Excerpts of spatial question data
---------------

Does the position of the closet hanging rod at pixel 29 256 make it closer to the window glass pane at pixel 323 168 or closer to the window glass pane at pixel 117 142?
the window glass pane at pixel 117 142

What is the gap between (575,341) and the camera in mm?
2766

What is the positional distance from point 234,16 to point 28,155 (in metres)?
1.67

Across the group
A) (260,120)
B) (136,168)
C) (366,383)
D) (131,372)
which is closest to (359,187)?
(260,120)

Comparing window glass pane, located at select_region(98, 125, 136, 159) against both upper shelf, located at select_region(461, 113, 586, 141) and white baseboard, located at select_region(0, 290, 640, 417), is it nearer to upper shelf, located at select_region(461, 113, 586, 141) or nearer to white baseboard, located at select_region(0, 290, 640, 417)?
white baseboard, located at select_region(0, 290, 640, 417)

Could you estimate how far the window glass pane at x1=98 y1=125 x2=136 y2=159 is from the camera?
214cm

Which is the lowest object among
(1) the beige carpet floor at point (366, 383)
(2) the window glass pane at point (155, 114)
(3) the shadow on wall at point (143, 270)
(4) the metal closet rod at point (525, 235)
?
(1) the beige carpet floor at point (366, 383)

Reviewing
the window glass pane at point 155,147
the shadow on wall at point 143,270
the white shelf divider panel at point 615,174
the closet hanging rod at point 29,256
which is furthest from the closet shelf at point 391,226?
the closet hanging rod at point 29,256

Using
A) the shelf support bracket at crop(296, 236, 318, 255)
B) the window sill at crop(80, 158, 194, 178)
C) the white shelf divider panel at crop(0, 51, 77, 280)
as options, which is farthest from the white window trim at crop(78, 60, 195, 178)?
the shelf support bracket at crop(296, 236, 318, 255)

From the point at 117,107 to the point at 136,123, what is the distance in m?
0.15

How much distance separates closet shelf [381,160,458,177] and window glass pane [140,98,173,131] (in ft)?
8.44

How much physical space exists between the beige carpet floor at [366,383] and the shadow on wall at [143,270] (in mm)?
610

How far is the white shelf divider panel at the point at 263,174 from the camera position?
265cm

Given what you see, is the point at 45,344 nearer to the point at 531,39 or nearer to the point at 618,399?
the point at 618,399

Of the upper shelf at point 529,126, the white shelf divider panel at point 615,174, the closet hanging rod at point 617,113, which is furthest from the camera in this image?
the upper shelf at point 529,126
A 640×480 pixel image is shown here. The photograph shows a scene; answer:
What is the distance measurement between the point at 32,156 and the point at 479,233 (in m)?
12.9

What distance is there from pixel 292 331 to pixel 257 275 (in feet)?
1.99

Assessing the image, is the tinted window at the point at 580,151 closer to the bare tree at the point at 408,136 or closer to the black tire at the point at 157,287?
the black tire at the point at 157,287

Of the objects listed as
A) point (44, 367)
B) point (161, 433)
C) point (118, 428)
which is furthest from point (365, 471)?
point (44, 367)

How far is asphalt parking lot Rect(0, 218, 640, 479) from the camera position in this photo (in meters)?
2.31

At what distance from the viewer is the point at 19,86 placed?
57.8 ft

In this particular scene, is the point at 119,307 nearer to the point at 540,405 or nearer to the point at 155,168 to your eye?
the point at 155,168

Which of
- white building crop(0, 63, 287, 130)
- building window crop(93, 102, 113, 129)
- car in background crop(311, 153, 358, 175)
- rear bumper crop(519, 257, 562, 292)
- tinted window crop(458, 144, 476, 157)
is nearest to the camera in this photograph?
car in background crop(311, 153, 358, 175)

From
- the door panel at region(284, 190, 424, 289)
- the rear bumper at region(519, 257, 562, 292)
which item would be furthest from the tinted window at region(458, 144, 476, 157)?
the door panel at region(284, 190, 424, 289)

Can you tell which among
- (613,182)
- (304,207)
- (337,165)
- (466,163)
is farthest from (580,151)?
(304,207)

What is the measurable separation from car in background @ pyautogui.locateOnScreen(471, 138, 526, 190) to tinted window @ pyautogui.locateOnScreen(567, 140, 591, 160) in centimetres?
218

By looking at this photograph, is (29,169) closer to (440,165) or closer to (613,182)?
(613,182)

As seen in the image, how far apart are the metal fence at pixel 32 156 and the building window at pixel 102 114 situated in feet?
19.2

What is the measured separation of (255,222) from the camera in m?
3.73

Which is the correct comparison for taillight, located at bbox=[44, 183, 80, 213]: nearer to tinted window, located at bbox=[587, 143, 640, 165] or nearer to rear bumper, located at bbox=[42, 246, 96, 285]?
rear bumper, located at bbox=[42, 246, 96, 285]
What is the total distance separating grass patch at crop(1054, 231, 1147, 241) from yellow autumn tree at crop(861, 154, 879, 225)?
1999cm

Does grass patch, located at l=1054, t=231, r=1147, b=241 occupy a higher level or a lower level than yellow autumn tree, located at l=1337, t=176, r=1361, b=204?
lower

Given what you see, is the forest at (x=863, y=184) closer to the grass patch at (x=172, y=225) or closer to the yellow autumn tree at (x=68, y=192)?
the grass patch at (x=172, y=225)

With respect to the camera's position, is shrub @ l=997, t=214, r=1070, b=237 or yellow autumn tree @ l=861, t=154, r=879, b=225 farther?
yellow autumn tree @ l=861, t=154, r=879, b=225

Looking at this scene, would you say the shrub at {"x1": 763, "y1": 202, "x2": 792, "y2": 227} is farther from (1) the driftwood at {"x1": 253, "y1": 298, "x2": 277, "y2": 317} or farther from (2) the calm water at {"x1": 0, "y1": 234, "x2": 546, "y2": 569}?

---------------

• **Task details**:
Without leaving anything out, give the entries again exactly.

• **Answer**:
Does the position of the closet hanging rod at pixel 29 256 make it closer to the window glass pane at pixel 323 168 or closer to the window glass pane at pixel 117 142?
the window glass pane at pixel 117 142

What is the gap between (575,341) and the camera in mm?
2766

What is the positional distance from point 234,16 to point 28,155 (in metres)?
1.67

Across the group
A) (260,120)
B) (136,168)
C) (366,383)
D) (131,372)
which is closest to (359,187)?
(260,120)

Comparing window glass pane, located at select_region(98, 125, 136, 159) against both upper shelf, located at select_region(461, 113, 586, 141) and white baseboard, located at select_region(0, 290, 640, 417), is it nearer to upper shelf, located at select_region(461, 113, 586, 141) or nearer to white baseboard, located at select_region(0, 290, 640, 417)?
white baseboard, located at select_region(0, 290, 640, 417)

Could you estimate how far the window glass pane at x1=98 y1=125 x2=136 y2=159 is from the camera?
214cm

Which is the lowest object among
(1) the beige carpet floor at point (366, 383)
(2) the window glass pane at point (155, 114)
(3) the shadow on wall at point (143, 270)
(4) the metal closet rod at point (525, 235)
?
(1) the beige carpet floor at point (366, 383)

Reviewing
the window glass pane at point 155,147
the shadow on wall at point 143,270
the white shelf divider panel at point 615,174
the closet hanging rod at point 29,256
which is furthest from the closet shelf at point 391,226?
the closet hanging rod at point 29,256

Using
A) the shelf support bracket at crop(296, 236, 318, 255)
B) the window sill at crop(80, 158, 194, 178)
C) the white shelf divider panel at crop(0, 51, 77, 280)
as options, which is farthest from the white window trim at crop(78, 60, 195, 178)?
the shelf support bracket at crop(296, 236, 318, 255)

From the point at 117,107 to the point at 136,123, what is the distance in m?
0.15

How much distance separates closet shelf [381,160,458,177] and window glass pane [140,98,173,131] (in ft)?
8.44

How much physical space exists between the beige carpet floor at [366,383] and the shadow on wall at [143,270] (in mm)?
610

How far is the white shelf divider panel at the point at 263,174 from the camera position?
265cm

Given what you see, is the point at 45,344 nearer to the point at 531,39 or nearer to the point at 618,399?
the point at 618,399

Of the upper shelf at point 529,126, the white shelf divider panel at point 615,174, the closet hanging rod at point 617,113, which is furthest from the camera in this image?
the upper shelf at point 529,126
A 640×480 pixel image is shown here. The photograph shows a scene; answer:
What is the distance measurement between the point at 32,156 and the point at 479,233 (in m)?
12.9

What distance is there from pixel 292 331 to pixel 257 275 (in feet)?
1.99

Assessing the image, is the tinted window at the point at 580,151 closer to the bare tree at the point at 408,136 or closer to the black tire at the point at 157,287?
the black tire at the point at 157,287

Of the objects listed as
A) point (44, 367)
B) point (161, 433)
C) point (118, 428)
which is furthest from point (365, 471)?
point (44, 367)

How far is asphalt parking lot Rect(0, 218, 640, 479) from the camera position in this photo (in meters)?
2.31

At what distance from the viewer is the point at 19,86 placed?
57.8 ft

In this particular scene, is the point at 119,307 nearer to the point at 540,405 or nearer to the point at 155,168 to your eye?
the point at 155,168

Which of
- white building crop(0, 63, 287, 130)
- building window crop(93, 102, 113, 129)
- car in background crop(311, 153, 358, 175)
- rear bumper crop(519, 257, 562, 292)
- tinted window crop(458, 144, 476, 157)
is nearest to the camera in this photograph?
car in background crop(311, 153, 358, 175)

From
- the door panel at region(284, 190, 424, 289)
- the rear bumper at region(519, 257, 562, 292)
which item would be furthest from the tinted window at region(458, 144, 476, 157)?
the door panel at region(284, 190, 424, 289)

Can you tell which among
- (613,182)
- (304,207)
- (337,165)
- (466,163)
is farthest from (580,151)?
(304,207)

What is the measurable separation from car in background @ pyautogui.locateOnScreen(471, 138, 526, 190) to tinted window @ pyautogui.locateOnScreen(567, 140, 591, 160) in centimetres?
218

By looking at this photograph, is (29,169) closer to (440,165) or closer to (613,182)?
(613,182)

As seen in the image, how far apart are the metal fence at pixel 32 156 and the building window at pixel 102 114 situated in feet?
19.2

What is the measured separation of (255,222) from the camera in m?
3.73

Which is the correct comparison for taillight, located at bbox=[44, 183, 80, 213]: nearer to tinted window, located at bbox=[587, 143, 640, 165] or nearer to rear bumper, located at bbox=[42, 246, 96, 285]?
rear bumper, located at bbox=[42, 246, 96, 285]
What is the total distance separating grass patch at crop(1054, 231, 1147, 241) from yellow autumn tree at crop(861, 154, 879, 225)?
1999cm

Does grass patch, located at l=1054, t=231, r=1147, b=241 occupy a higher level or a lower level than yellow autumn tree, located at l=1337, t=176, r=1361, b=204?
lower

Given what you see, is the forest at (x=863, y=184) closer to the grass patch at (x=172, y=225) or closer to the yellow autumn tree at (x=68, y=192)?
the grass patch at (x=172, y=225)

With respect to the camera's position, is shrub @ l=997, t=214, r=1070, b=237 or yellow autumn tree @ l=861, t=154, r=879, b=225 farther?
yellow autumn tree @ l=861, t=154, r=879, b=225

Looking at this scene, would you say the shrub at {"x1": 763, "y1": 202, "x2": 792, "y2": 227} is farther from (1) the driftwood at {"x1": 253, "y1": 298, "x2": 277, "y2": 317} or farther from (2) the calm water at {"x1": 0, "y1": 234, "x2": 546, "y2": 569}?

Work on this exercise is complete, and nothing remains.